» **EXERCISE BRIEF**
Copy the items below, replacing each occurrence of "nearest" with "closest" and changing nothing else. Omit the pictures from your copy.

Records

• • • •

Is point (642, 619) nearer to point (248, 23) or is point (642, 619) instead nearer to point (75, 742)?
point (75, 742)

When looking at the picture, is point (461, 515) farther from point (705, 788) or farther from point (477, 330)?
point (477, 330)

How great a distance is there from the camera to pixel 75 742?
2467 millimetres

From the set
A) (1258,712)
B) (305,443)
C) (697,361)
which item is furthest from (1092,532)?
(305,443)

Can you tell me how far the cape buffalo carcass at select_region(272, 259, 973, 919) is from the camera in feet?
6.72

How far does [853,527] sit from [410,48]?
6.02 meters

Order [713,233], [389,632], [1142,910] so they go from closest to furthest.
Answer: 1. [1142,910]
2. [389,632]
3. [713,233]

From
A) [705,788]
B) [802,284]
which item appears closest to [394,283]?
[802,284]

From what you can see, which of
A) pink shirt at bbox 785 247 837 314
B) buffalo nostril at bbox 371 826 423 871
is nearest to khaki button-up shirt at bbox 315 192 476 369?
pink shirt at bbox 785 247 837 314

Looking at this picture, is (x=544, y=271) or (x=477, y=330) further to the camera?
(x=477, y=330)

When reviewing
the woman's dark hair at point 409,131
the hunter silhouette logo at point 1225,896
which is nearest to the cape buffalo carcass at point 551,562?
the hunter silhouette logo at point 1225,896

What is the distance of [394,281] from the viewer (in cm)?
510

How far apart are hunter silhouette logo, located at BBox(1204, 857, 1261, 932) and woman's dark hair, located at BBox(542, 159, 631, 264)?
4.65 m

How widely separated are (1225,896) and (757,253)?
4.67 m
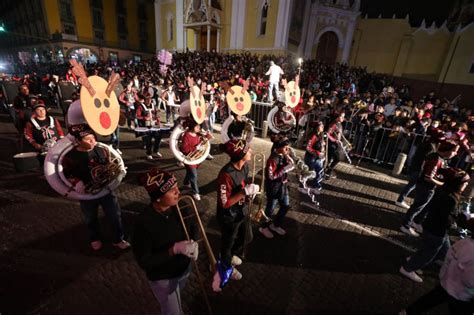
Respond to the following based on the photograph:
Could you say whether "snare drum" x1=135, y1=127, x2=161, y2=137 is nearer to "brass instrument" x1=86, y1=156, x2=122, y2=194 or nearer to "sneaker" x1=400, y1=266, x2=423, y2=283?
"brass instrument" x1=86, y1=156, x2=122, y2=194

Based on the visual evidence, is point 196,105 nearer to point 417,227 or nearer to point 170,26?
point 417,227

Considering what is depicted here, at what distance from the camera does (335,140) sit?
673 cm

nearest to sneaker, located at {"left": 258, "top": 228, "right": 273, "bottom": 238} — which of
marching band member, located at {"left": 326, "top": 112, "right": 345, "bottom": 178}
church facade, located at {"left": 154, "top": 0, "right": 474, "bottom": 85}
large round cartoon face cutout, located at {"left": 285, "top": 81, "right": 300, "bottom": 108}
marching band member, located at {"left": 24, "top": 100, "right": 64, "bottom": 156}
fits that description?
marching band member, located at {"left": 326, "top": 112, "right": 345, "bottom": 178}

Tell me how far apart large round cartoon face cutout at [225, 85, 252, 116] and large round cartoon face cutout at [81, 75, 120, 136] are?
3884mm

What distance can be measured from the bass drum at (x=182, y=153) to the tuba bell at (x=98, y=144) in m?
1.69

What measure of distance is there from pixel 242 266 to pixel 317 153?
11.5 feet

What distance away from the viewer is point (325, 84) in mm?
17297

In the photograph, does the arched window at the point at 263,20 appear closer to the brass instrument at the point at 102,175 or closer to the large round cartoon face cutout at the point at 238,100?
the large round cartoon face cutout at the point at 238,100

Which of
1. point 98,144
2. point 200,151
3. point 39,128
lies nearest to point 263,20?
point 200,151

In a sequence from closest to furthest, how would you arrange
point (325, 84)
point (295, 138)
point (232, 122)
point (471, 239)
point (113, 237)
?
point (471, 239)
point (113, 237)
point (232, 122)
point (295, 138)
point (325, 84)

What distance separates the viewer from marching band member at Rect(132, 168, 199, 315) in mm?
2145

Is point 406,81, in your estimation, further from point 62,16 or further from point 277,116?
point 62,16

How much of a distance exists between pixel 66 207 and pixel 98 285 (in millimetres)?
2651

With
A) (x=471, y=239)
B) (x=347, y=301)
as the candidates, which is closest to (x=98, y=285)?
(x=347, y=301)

• • • •

» **SOLUTION TO THIS EXERCISE**
Is point (642, 619) nearer to point (248, 23) or is point (642, 619) instead nearer to point (75, 742)?
point (75, 742)

When looking at the picture, is point (461, 515) farther from point (705, 788) or farther from point (477, 330)?
point (477, 330)

How great a distance is there from the camera to pixel 75 742?
2467 millimetres

From the set
A) (1258,712)
B) (305,443)
C) (697,361)
which item is furthest from (1092,532)?
(305,443)

Can you tell me how far the cape buffalo carcass at select_region(272, 259, 973, 919) is from the camera in feet?
6.72

How far does [853,527] sit from [410,48]?
6.02 meters

Order [713,233], [389,632], [1142,910] so they go from closest to furthest.
Answer: 1. [1142,910]
2. [389,632]
3. [713,233]

From
A) [705,788]
B) [802,284]
which item appears closest to [394,283]?
[802,284]

From what you can see, which of
A) pink shirt at bbox 785 247 837 314
B) buffalo nostril at bbox 371 826 423 871
is closest to khaki button-up shirt at bbox 315 192 476 369?
pink shirt at bbox 785 247 837 314

Looking at this picture, is (x=544, y=271) or (x=477, y=330) further to the camera?
(x=477, y=330)

When reviewing
the woman's dark hair at point 409,131
the hunter silhouette logo at point 1225,896
which is closest to the cape buffalo carcass at point 551,562?
the hunter silhouette logo at point 1225,896

What is the distance of [394,281] from the viewer (in cm)?
510

How far apart are hunter silhouette logo, located at BBox(1204, 857, 1261, 932) and woman's dark hair, located at BBox(542, 159, 631, 264)?
4.65 m

How widely separated are (1225,896) and (757,253)?
4.67 m
Respond to the following based on the photograph:
Could you say whether "snare drum" x1=135, y1=127, x2=161, y2=137 is nearer to "brass instrument" x1=86, y1=156, x2=122, y2=194 or nearer to "sneaker" x1=400, y1=266, x2=423, y2=283?
"brass instrument" x1=86, y1=156, x2=122, y2=194

Based on the visual evidence, is point 196,105 nearer to point 417,227 or nearer to point 170,26?
point 417,227

Considering what is depicted here, at what distance from the camera does (335,140) sit?
673 cm

closest to sneaker, located at {"left": 258, "top": 228, "right": 273, "bottom": 238} — which of
marching band member, located at {"left": 326, "top": 112, "right": 345, "bottom": 178}
church facade, located at {"left": 154, "top": 0, "right": 474, "bottom": 85}
large round cartoon face cutout, located at {"left": 285, "top": 81, "right": 300, "bottom": 108}
marching band member, located at {"left": 24, "top": 100, "right": 64, "bottom": 156}
fits that description?
marching band member, located at {"left": 326, "top": 112, "right": 345, "bottom": 178}

Tell me how far apart large round cartoon face cutout at [225, 85, 252, 116] and large round cartoon face cutout at [81, 75, 120, 136] are?
3884mm

What distance can be measured from the bass drum at (x=182, y=153) to the tuba bell at (x=98, y=144) in m?
1.69

What measure of distance is there from pixel 242 266 to pixel 317 153?
11.5 feet

What distance away from the viewer is point (325, 84) in mm?
17297

In the photograph, does the arched window at the point at 263,20 appear closer to the brass instrument at the point at 102,175 or closer to the large round cartoon face cutout at the point at 238,100?
the large round cartoon face cutout at the point at 238,100

Which of
1. point 98,144
2. point 200,151
3. point 39,128
lies closest to point 263,20?
point 200,151

In a sequence from closest to furthest, how would you arrange
point (325, 84)
point (295, 138)
point (232, 122)
point (471, 239)
point (113, 237)
?
point (471, 239)
point (113, 237)
point (232, 122)
point (295, 138)
point (325, 84)

What distance separates the viewer from marching band member at Rect(132, 168, 199, 315) in mm?
2145

Is point 406,81, in your estimation, further from point 62,16 or further from point 277,116?
point 62,16

How much of a distance exists between pixel 66 207 and pixel 98 285 (in millimetres)?
2651

With
A) (x=471, y=239)
B) (x=347, y=301)
as the candidates, which is closest to (x=98, y=285)?
(x=347, y=301)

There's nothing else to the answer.